Extracted data:
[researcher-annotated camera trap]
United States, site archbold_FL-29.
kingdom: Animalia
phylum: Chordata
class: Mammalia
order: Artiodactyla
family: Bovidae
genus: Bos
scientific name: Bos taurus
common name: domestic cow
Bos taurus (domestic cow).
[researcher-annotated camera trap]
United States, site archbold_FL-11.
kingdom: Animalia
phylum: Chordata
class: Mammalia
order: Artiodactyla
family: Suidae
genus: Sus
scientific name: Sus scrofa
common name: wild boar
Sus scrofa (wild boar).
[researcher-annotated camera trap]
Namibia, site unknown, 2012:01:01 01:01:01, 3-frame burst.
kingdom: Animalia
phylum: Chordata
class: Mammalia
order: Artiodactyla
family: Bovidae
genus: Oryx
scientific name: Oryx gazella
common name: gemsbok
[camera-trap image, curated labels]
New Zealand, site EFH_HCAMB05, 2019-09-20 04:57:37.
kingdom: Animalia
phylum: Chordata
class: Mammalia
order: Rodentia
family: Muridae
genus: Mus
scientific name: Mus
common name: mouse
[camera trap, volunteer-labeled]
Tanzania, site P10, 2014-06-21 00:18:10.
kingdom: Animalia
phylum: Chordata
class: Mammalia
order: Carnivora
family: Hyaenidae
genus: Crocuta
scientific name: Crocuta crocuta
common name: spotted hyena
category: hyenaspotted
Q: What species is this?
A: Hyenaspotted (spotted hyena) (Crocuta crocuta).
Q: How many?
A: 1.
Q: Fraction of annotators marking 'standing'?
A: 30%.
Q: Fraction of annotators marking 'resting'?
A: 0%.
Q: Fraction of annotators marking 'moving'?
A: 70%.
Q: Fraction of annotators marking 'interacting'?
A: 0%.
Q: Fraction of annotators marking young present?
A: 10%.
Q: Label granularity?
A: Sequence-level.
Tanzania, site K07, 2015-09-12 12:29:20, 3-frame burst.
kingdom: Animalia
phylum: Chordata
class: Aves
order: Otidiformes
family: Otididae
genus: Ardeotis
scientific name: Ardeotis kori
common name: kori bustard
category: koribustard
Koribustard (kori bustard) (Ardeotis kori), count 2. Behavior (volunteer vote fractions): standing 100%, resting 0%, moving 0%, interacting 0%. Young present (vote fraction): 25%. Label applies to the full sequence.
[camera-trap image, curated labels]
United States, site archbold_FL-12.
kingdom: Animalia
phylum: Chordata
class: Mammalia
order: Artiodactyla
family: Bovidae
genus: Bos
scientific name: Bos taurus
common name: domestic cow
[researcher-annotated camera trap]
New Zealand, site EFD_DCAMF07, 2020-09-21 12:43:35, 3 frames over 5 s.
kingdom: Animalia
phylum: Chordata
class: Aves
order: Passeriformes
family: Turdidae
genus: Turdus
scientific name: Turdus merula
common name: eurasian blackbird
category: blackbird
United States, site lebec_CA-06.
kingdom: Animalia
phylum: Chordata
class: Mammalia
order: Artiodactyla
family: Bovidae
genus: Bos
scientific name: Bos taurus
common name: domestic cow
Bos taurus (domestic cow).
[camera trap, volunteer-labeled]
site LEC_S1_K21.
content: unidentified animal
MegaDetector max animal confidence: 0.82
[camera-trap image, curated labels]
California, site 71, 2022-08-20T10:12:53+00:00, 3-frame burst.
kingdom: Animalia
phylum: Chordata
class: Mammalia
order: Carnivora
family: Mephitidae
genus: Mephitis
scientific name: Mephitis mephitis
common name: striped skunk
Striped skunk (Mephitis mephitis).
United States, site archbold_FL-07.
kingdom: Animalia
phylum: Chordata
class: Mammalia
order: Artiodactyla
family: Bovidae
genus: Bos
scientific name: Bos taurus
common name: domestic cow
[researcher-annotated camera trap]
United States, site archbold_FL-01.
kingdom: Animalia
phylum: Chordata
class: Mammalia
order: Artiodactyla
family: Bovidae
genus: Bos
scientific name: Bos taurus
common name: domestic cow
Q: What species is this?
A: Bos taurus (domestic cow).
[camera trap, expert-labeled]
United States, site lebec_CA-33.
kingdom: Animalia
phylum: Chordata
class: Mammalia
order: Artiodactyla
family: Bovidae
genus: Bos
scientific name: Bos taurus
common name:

Work item: Every record is to be repeated exactly as written.

Response to the exercise:
[researcher-annotated camera trap]
United States, site archbold_FL-29.
kingdom: Animalia
phylum: Chordata
class: Mammalia
order: Artiodactyla
family: Bovidae
genus: Bos
scientific name: Bos taurus
common name: domestic cow
Bos taurus (domestic cow).
[researcher-annotated camera trap]
United States, site archbold_FL-11.
kingdom: Animalia
phylum: Chordata
class: Mammalia
order: Artiodactyla
family: Suidae
genus: Sus
scientific name: Sus scrofa
common name: wild boar
Sus scrofa (wild boar).
[researcher-annotated camera trap]
Namibia, site unknown, 2012:01:01 01:01:01, 3-frame burst.
kingdom: Animalia
phylum: Chordata
class: Mammalia
order: Artiodactyla
family: Bovidae
genus: Oryx
scientific name: Oryx gazella
common name: gemsbok
[camera-trap image, curated labels]
New Zealand, site EFH_HCAMB05, 2019-09-20 04:57:37.
kingdom: Animalia
phylum: Chordata
class: Mammalia
order: Rodentia
family: Muridae
genus: Mus
scientific name: Mus
common name: mouse
[camera trap, volunteer-labeled]
Tanzania, site P10, 2014-06-21 00:18:10.
kingdom: Animalia
phylum: Chordata
class: Mammalia
order: Carnivora
family: Hyaenidae
genus: Crocuta
scientific name: Crocuta crocuta
common name: spotted hyena
category: hyenaspotted
Q: What species is this?
A: Hyenaspotted (spotted hyena) (Crocuta crocuta).
Q: How many?
A: 1.
Q: Fraction of annotators marking 'standing'?
A: 30%.
Q: Fraction of annotators marking 'resting'?
A: 0%.
Q: Fraction of annotators marking 'moving'?
A: 70%.
Q: Fraction of annotators marking 'interacting'?
A: 0%.
Q: Fraction of annotators marking young present?
A: 10%.
Q: Label granularity?
A: Sequence-level.
Tanzania, site K07, 2015-09-12 12:29:20, 3-frame burst.
kingdom: Animalia
phylum: Chordata
class: Aves
order: Otidiformes
family: Otididae
genus: Ardeotis
scientific name: Ardeotis kori
common name: kori bustard
category: koribustard
Koribustard (kori bustard) (Ardeotis kori), count 2. Behavior (volunteer vote fractions): standing 100%, resting 0%, moving 0%, interacting 0%. Young present (vote fraction): 25%. Label applies to the full sequence.
[camera-trap image, curated labels]
United States, site archbold_FL-12.
kingdom: Animalia
phylum: Chordata
class: Mammalia
order: Artiodactyla
family: Bovidae
genus: Bos
scientific name: Bos taurus
common name: domestic cow
[researcher-annotated camera trap]
New Zealand, site EFD_DCAMF07, 2020-09-21 12:43:35, 3 frames over 5 s.
kingdom: Animalia
phylum: Chordata
class: Aves
order: Passeriformes
family: Turdidae
genus: Turdus
scientific name: Turdus merula
common name: eurasian blackbird
category: blackbird
United States, site lebec_CA-06.
kingdom: Animalia
phylum: Chordata
class: Mammalia
order: Artiodactyla
family: Bovidae
genus: Bos
scientific name: Bos taurus
common name: domestic cow
Bos taurus (domestic cow).
[camera trap, volunteer-labeled]
site LEC_S1_K21.
content: unidentified animal
MegaDetector max animal confidence: 0.82
[camera-trap image, curated labels]
California, site 71, 2022-08-20T10:12:53+00:00, 3-frame burst.
kingdom: Animalia
phylum: Chordata
class: Mammalia
order: Carnivora
family: Mephitidae
genus: Mephitis
scientific name: Mephitis mephitis
common name: striped skunk
Striped skunk (Mephitis mephitis).
United States, site archbold_FL-07.
kingdom: Animalia
phylum: Chordata
class: Mammalia
order: Artiodactyla
family: Bovidae
genus: Bos
scientific name: Bos taurus
common name: domestic cow
[researcher-annotated camera trap]
United States, site archbold_FL-01.
kingdom: Animalia
phylum: Chordata
class: Mammalia
order: Artiodactyla
family: Bovidae
genus: Bos
scientific name: Bos taurus
common name: domestic cow
Q: What species is this?
A: Bos taurus (domestic cow).
[camera trap, expert-labeled]
United States, site lebec_CA-33.
kingdom: Animalia
phylum: Chordata
class: Mammalia
order: Artiodactyla
family: Bovidae
genus: Bos
scientific name: Bos taurus
common name:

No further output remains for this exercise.